Furthermore, it appears that this case may be governed by the new Bankruptcy Rules, 3002(c) and 3004 which became effective on August 1, 1983. In its ORDER of April 25, 1983, the United States Supreme Court stated “[t]hat the aforementioned Bankruptcy Rules shall take effect on August 1, 1983, and shall be applicable to proceedings then pending, except to the extent that in the opinion of the court their application in a pending proceeding would not be feasible or would work injustice, in which event the former procedure applies.” 11 U.S.C.A. 1983 Supp. at 5. As to their application in this matter, the same result would be reached under either the old Rules 302(e) and 303 or the new Rules 3002(c) and 3004. Both 303 and 3004 provide that if a creditor does not file a claim on or before the first date set for the first meeting of creditors, the Debtor may file a claim on his behalf.

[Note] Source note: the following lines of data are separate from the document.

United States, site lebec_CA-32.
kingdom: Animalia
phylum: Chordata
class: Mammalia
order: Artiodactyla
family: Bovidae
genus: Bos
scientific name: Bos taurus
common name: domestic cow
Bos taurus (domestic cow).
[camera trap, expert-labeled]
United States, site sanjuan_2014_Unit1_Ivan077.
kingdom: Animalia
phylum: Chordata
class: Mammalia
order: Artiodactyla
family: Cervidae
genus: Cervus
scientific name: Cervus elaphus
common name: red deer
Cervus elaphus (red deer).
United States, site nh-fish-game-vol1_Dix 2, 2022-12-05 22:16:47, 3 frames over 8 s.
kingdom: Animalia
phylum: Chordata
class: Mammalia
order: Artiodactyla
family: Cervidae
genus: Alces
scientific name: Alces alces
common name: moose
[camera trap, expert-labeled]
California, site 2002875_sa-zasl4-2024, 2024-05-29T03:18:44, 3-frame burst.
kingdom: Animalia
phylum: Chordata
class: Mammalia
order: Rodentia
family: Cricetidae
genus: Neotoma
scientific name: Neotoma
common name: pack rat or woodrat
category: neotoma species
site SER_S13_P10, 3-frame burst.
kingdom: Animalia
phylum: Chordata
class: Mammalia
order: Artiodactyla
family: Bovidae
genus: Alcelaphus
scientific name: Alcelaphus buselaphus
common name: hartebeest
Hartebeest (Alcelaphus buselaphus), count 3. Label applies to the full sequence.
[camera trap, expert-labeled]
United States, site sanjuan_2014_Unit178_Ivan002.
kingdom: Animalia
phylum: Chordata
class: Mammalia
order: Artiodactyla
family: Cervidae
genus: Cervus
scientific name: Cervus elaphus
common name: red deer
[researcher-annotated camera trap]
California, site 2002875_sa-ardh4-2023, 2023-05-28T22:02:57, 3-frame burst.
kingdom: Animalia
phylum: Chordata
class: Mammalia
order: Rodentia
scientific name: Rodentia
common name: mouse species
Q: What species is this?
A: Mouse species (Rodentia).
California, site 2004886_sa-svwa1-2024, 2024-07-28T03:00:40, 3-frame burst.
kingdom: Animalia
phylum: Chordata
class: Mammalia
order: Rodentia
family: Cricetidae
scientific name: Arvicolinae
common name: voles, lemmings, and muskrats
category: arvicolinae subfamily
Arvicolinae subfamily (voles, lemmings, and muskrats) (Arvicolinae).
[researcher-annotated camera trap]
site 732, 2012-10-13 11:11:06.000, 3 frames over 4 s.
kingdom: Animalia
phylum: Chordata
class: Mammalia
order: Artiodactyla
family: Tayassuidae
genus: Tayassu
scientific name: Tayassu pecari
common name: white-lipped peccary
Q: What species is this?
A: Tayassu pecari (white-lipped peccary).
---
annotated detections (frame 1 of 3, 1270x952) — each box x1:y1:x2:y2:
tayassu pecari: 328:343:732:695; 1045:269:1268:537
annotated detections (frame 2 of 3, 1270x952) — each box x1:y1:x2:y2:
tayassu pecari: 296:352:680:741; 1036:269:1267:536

Neither rule expressly prolongs the time for filing a claim beyond that already provided for in Rule 302(e) or 3002(c).

Furthermore, we note that, while under the old Rule 302(e), the creditor had 6 months after the date of the first meeting of creditors to file a claim, that time period has been shortened to 90 days under the new Rule 3002(c), thereby indicating that the official inclination of the promulgators of the Rules is toward tightening the period for filing claims, not liberalizing it.

ACCORDINGLY, we find that the decision of the Bankruptcy Court disallowing the claim filed by the Debtor on behalf of the IRS is not clearly erroneous and is hereby AFFIRMED.